STORED DATA:
Content starts

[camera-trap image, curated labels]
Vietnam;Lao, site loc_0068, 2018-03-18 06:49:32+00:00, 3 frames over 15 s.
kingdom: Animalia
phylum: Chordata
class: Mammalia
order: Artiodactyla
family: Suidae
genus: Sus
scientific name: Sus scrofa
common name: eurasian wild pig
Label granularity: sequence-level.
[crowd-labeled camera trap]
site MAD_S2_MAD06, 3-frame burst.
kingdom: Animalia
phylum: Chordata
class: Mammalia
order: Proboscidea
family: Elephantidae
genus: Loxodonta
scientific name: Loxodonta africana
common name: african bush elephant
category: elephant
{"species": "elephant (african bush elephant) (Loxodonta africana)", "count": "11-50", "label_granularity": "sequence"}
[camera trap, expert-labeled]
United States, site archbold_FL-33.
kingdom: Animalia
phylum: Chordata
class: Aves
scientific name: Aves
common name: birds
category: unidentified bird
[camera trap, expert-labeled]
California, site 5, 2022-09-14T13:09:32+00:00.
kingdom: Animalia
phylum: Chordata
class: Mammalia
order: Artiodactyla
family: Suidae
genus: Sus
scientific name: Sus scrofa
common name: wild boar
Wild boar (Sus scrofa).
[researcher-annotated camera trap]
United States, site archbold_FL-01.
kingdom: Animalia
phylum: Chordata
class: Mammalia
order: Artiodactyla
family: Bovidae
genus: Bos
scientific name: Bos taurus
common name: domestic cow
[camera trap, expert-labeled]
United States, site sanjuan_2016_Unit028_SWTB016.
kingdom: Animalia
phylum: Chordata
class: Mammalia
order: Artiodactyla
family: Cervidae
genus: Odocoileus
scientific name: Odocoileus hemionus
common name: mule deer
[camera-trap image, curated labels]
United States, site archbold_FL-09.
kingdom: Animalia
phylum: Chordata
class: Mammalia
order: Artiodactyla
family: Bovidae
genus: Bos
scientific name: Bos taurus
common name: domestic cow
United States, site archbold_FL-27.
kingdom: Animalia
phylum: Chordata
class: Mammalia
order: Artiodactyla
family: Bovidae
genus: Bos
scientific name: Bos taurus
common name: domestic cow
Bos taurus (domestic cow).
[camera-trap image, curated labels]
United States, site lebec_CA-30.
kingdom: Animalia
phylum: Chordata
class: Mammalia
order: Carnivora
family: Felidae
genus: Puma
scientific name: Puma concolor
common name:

Content ends

Each of the records should be retyped exactly.

[camera-trap image, curated labels]
Vietnam;Lao, site loc_0068, 2018-03-18 06:49:32+00:00, 3 frames over 15 s.
kingdom: Animalia
phylum: Chordata
class: Mammalia
order: Artiodactyla
family: Suidae
genus: Sus
scientific name: Sus scrofa
common name: eurasian wild pig
Label granularity: sequence-level.
[crowd-labeled camera trap]
site MAD_S2_MAD06, 3-frame burst.
kingdom: Animalia
phylum: Chordata
class: Mammalia
order: Proboscidea
family: Elephantidae
genus: Loxodonta
scientific name: Loxodonta africana
common name: african bush elephant
category: elephant
{"species": "elephant (african bush elephant) (Loxodonta africana)", "count": "11-50", "label_granularity": "sequence"}
[camera trap, expert-labeled]
United States, site archbold_FL-33.
kingdom: Animalia
phylum: Chordata
class: Aves
scientific name: Aves
common name: birds
category: unidentified bird
[camera trap, expert-labeled]
California, site 5, 2022-09-14T13:09:32+00:00.
kingdom: Animalia
phylum: Chordata
class: Mammalia
order: Artiodactyla
family: Suidae
genus: Sus
scientific name: Sus scrofa
common name: wild boar
Wild boar (Sus scrofa).
[researcher-annotated camera trap]
United States, site archbold_FL-01.
kingdom: Animalia
phylum: Chordata
class: Mammalia
order: Artiodactyla
family: Bovidae
genus: Bos
scientific name: Bos taurus
common name: domestic cow
[camera trap, expert-labeled]
United States, site sanjuan_2016_Unit028_SWTB016.
kingdom: Animalia
phylum: Chordata
class: Mammalia
order: Artiodactyla
family: Cervidae
genus: Odocoileus
scientific name: Odocoileus hemionus
common name: mule deer
[camera-trap image, curated labels]
United States, site archbold_FL-09.
kingdom: Animalia
phylum: Chordata
class: Mammalia
order: Artiodactyla
family: Bovidae
genus: Bos
scientific name: Bos taurus
common name: domestic cow
United States, site archbold_FL-27.
kingdom: Animalia
phylum: Chordata
class: Mammalia
order: Artiodactyla
family: Bovidae
genus: Bos
scientific name: Bos taurus
common name: domestic cow
Bos taurus (domestic cow).
[camera-trap image, curated labels]
United States, site lebec_CA-30.
kingdom: Animalia
phylum: Chordata
class: Mammalia
order: Carnivora
family: Felidae
genus: Puma
scientific name: Puma concolor
common name:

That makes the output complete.